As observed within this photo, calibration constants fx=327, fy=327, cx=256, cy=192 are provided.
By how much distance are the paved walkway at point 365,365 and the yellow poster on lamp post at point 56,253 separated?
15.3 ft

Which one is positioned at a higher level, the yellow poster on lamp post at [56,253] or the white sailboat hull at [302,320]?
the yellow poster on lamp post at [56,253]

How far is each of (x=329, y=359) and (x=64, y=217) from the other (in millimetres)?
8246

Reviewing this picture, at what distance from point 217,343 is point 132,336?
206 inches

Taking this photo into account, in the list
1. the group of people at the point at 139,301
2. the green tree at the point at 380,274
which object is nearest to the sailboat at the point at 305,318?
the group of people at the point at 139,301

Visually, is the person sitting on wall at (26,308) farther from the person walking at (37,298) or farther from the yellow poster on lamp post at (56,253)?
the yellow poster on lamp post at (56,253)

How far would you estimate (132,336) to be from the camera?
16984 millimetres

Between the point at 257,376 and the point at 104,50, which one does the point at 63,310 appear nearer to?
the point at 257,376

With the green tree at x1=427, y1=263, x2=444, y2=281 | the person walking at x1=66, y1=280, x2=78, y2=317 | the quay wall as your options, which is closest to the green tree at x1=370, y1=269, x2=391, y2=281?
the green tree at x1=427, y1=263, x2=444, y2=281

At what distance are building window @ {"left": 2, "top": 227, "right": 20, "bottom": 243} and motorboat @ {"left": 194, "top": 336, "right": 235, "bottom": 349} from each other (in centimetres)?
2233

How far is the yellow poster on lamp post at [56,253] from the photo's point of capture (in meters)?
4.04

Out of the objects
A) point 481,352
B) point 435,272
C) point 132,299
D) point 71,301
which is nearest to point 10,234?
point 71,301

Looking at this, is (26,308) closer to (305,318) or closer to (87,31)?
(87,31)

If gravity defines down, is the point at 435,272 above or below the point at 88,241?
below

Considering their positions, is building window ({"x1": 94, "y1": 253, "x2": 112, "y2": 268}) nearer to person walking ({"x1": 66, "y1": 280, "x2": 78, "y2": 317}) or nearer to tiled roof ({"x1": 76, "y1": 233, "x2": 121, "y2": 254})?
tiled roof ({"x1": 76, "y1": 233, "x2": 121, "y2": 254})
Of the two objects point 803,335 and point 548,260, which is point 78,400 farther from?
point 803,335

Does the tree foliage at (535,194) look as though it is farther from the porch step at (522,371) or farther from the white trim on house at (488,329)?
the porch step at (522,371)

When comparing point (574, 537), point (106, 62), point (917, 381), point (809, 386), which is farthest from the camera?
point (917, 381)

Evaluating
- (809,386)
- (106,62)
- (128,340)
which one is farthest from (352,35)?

........

Copy out each record from above, exactly.

_Exercise output_:
As observed within this photo, calibration constants fx=327, fy=327, cx=256, cy=192 are provided.
By how much distance are the paved walkway at point 365,365 and the yellow poster on lamp post at point 56,253 separated?
15.3 ft

Which one is positioned at a higher level, the yellow poster on lamp post at [56,253] or the white sailboat hull at [302,320]?
the yellow poster on lamp post at [56,253]

How far is each of (x=329, y=359) and (x=64, y=217) from the other (in millimetres)?
8246

Reviewing this picture, at what distance from point 217,343 is point 132,336?
206 inches

Taking this photo into account, in the list
1. the group of people at the point at 139,301
2. the green tree at the point at 380,274
which object is nearest to the sailboat at the point at 305,318?
the group of people at the point at 139,301

Visually, is the person sitting on wall at (26,308) farther from the person walking at (37,298) or farther from the yellow poster on lamp post at (56,253)?
the yellow poster on lamp post at (56,253)

How far would you estimate (132,336) to be from the camera?
16984 millimetres

Between the point at 257,376 and the point at 104,50, which one does the point at 63,310 appear nearer to?
the point at 257,376

With the green tree at x1=427, y1=263, x2=444, y2=281 | the person walking at x1=66, y1=280, x2=78, y2=317 | the quay wall as your options, which is closest to the green tree at x1=370, y1=269, x2=391, y2=281?
the green tree at x1=427, y1=263, x2=444, y2=281

At what distance are building window @ {"left": 2, "top": 227, "right": 20, "bottom": 243} and motorboat @ {"left": 194, "top": 336, "right": 235, "bottom": 349} from each other (in centimetres)?
2233

How far is the yellow poster on lamp post at [56,253] from the photo's point of capture (in meters)?
4.04

Out of the objects
A) point 481,352
B) point 435,272
C) point 132,299
D) point 71,301
which is nearest to point 10,234?
point 71,301

Looking at this, is (26,308) closer to (305,318) or closer to (87,31)?
(87,31)

If gravity defines down, is the point at 435,272 above or below the point at 88,241?
below

Considering their positions, is building window ({"x1": 94, "y1": 253, "x2": 112, "y2": 268}) nearer to person walking ({"x1": 66, "y1": 280, "x2": 78, "y2": 317}) or nearer to tiled roof ({"x1": 76, "y1": 233, "x2": 121, "y2": 254})?
tiled roof ({"x1": 76, "y1": 233, "x2": 121, "y2": 254})
Of the two objects point 803,335 and point 548,260, which is point 78,400 farther from?
point 803,335

Does the tree foliage at (535,194) look as though it is farther from the porch step at (522,371) or farther from the white trim on house at (488,329)?
the porch step at (522,371)

When comparing point (574, 537), point (106, 62), point (917, 381), point (809, 386), which is farthest from the camera?
point (917, 381)

Evaluating
- (809,386)
- (106,62)
- (128,340)
which one is farthest from (352,35)?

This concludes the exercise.